John Werning, executive director at the harm reduction organization Chicago Recovery Alliance, said his biggest concern is the government’s inability to get the money quickly to those trying to mitigate deaths and overdoses on the ground.

“Even government moving swiftly is often slower … than what the current crisis calls for,” said Werning, whose group provides counseling, naloxone and safer materials from mobile vans to people who use drugs. He is also a part of the state advisory board’s working group on access and equity.

Opinions differ on how the payouts should be prioritized, and DeLoss and Werning have already questioned how some of the funds had been allocated.

DeLoss said he thinks the money should be most focused on community programs that can make a large, direct impact, and took issue with the early allocation of $3.75 million — and nearly $1.7 million paid out — into Illinois’ prescription monitoring program. The program, an existing service overseen by the state, tracks dispensing data on certain drugs, including prescription opioids.

“It’s kind of frustrating … that some of these funds got out the door early to those kinds of recipients that really aren’t deeply enmeshed in dealing with this crisis, and those that are dealing with it are trying to address extremely complicated requirements for funding opportunities that hamstring them,” DeLoss said.

It’s “clearly not a life or death situation to fund the PMP,” he said. The majority of the board, however voted to support the funding of the program last year, as part of the key strategy to prevent over-prescribing opioids, a spokesperson for IDHS and the attorney general’s office said in an email.

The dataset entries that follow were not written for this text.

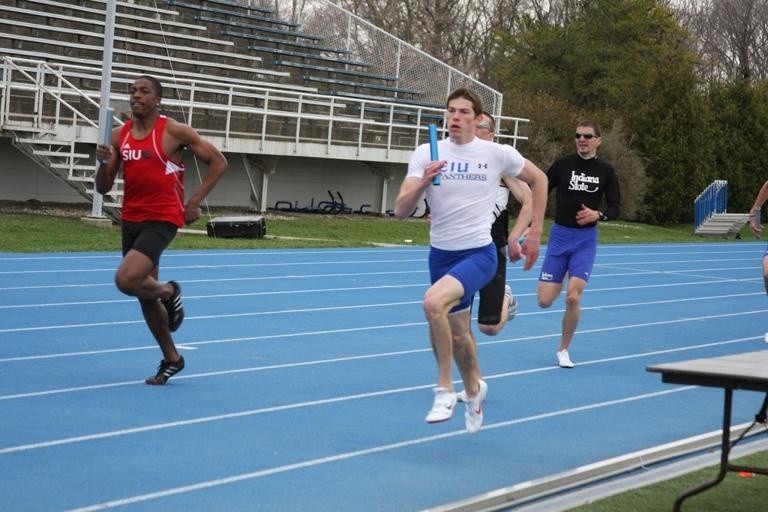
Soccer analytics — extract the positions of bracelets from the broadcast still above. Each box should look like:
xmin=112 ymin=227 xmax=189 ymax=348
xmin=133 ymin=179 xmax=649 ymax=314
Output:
xmin=596 ymin=211 xmax=605 ymax=221
xmin=750 ymin=215 xmax=757 ymax=218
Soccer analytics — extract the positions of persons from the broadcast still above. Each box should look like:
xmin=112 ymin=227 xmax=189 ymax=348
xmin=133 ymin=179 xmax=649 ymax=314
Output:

The process for distributing money from the remediation fund to community organizations is complicated, involving dozens of people and a handful of entities meant to ensure the money is used responsibly. An explanation of the process provided in one advisory board Zoom meeting included two slides, 10 steps and nearly a dozen acronyms.

Strategy ideas initially go through the office of State Opioid Settlement Administrator Wilkerson, then through the board tasked with making recommendations. Those recommendations are taken up by a steering committee led by Lt. Gov. Juliana Stratton, then reviewed by the attorney general’s office. The division of IDHS tasked with substance use strategizes for the plan’s implementation, then forwards it to yet another entity that handles the actual notice of funding opportunity and selection of grantees.

Puerto Rico Project Director Melissa Hernandez retrieves a case of syringes to give to an unhoused couple, along with other drug use harm reduction supplies, near a tent encampment in the 3000 block of West Chicago Avenue, April 19, 2024, in Chicago. (John J. Kim/Chicago Tribune)
Puerto Rico Project Director Melissa Hernandez retrieves a case of syringes to give to an unhoused couple, along with other drug use harm reduction supplies, near a tent encampment in the 3000 block of West Chicago Avenue, April 19, 2024, in Chicago. (John J. Kim/Chicago Tribune)

Only at that point would groups doing the actual work to fight the epidemic actually see the money.

All of the money so far has gone to programs previously funded by the state. Werning said organizations like his own that focus on harm reduction — seeking to reduce the physical and societal harms of opioids and keep users alive, as opposed to an abstinence-based approach — should be in line for more funding.

And as the harm reduction philosophy becomes more mainstream, there’s more groups in competition for funds set aside for the purpose, he said.

Community leaders said they appreciate efforts by the state to make funding opportunities accessible to smaller organizations. And they stressed that they’re ready with programs and ideas to help people with substance use disorder once the money comes in.

“We know what to do,” said Melissa Hernandez, director of the Puerto Rico Project, a program specializing in outreach to people who are homeless. “We just don’t have enough people.”